ABOUT THIS EXERCISE: Give back every line of the material exactly. Skip the pictures.

RECORDED INFORMATION:
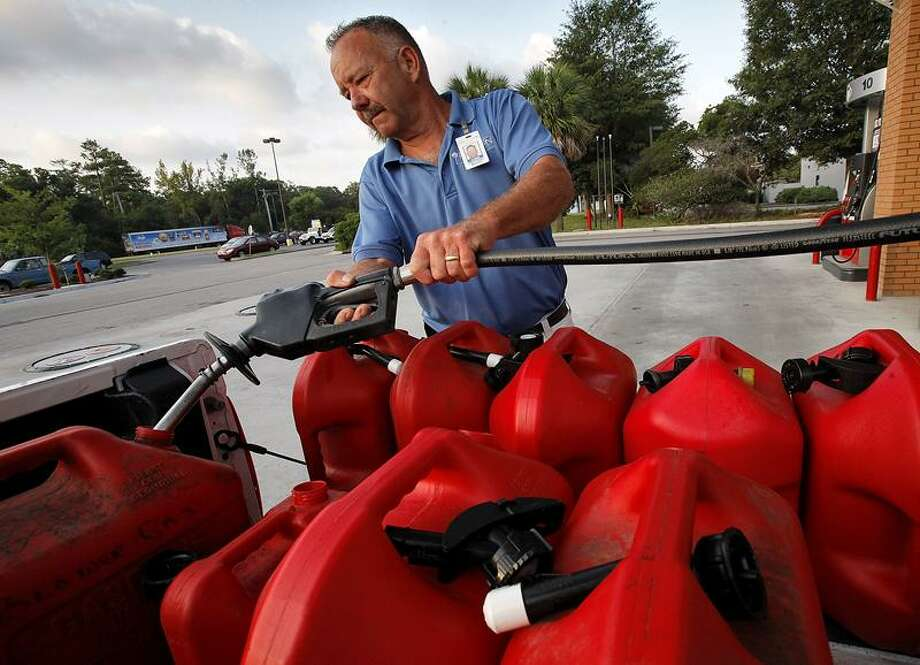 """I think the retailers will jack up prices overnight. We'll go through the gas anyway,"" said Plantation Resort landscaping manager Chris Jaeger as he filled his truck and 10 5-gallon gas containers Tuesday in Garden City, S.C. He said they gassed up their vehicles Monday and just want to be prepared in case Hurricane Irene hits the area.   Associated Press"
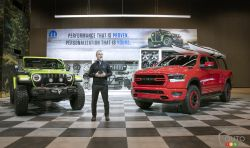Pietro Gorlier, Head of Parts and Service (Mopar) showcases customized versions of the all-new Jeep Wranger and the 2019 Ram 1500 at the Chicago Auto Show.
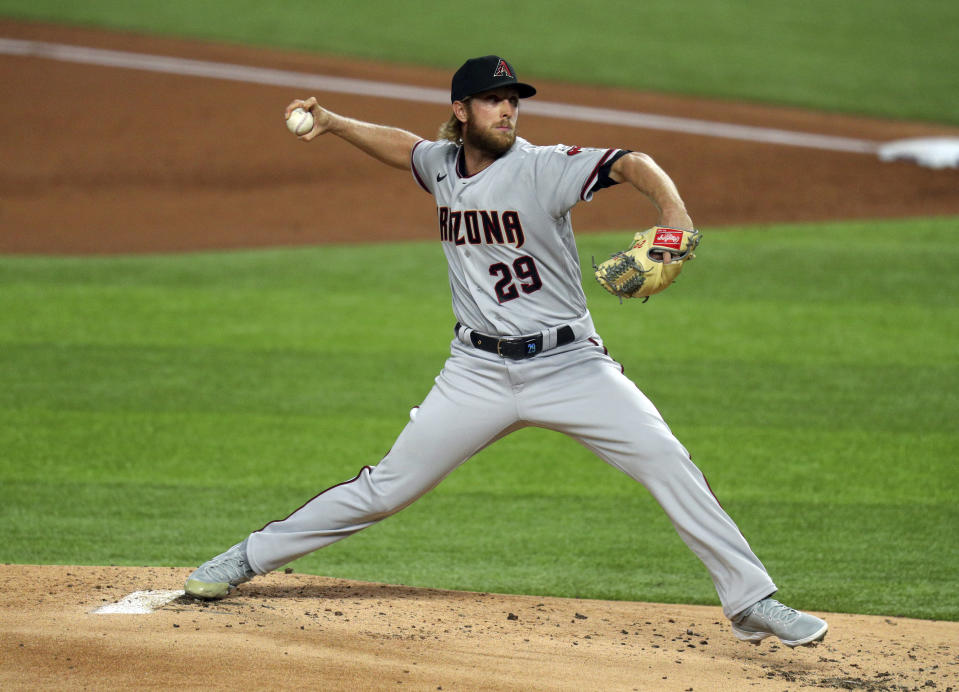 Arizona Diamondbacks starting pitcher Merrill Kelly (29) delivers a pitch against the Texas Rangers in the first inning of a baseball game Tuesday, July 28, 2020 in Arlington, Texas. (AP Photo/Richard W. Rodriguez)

SOLVED EXERCISE:
 """I think the retailers will jack up prices overnight. We'll go through the gas anyway,"" said Plantation Resort landscaping manager Chris Jaeger as he filled his truck and 10 5-gallon gas containers Tuesday in Garden City, S.C. He said they gassed up their vehicles Monday and just want to be prepared in case Hurricane Irene hits the area.   Associated Press"
Pietro Gorlier, Head of Parts and Service (Mopar) showcases customized versions of the all-new Jeep Wranger and the 2019 Ram 1500 at the Chicago Auto Show.
 Arizona Diamondbacks starting pitcher Merrill Kelly (29) delivers a pitch against the Texas Rangers in the first inning of a baseball game Tuesday, July 28, 2020 in Arlington, Texas. (AP Photo/Richard W. Rodriguez)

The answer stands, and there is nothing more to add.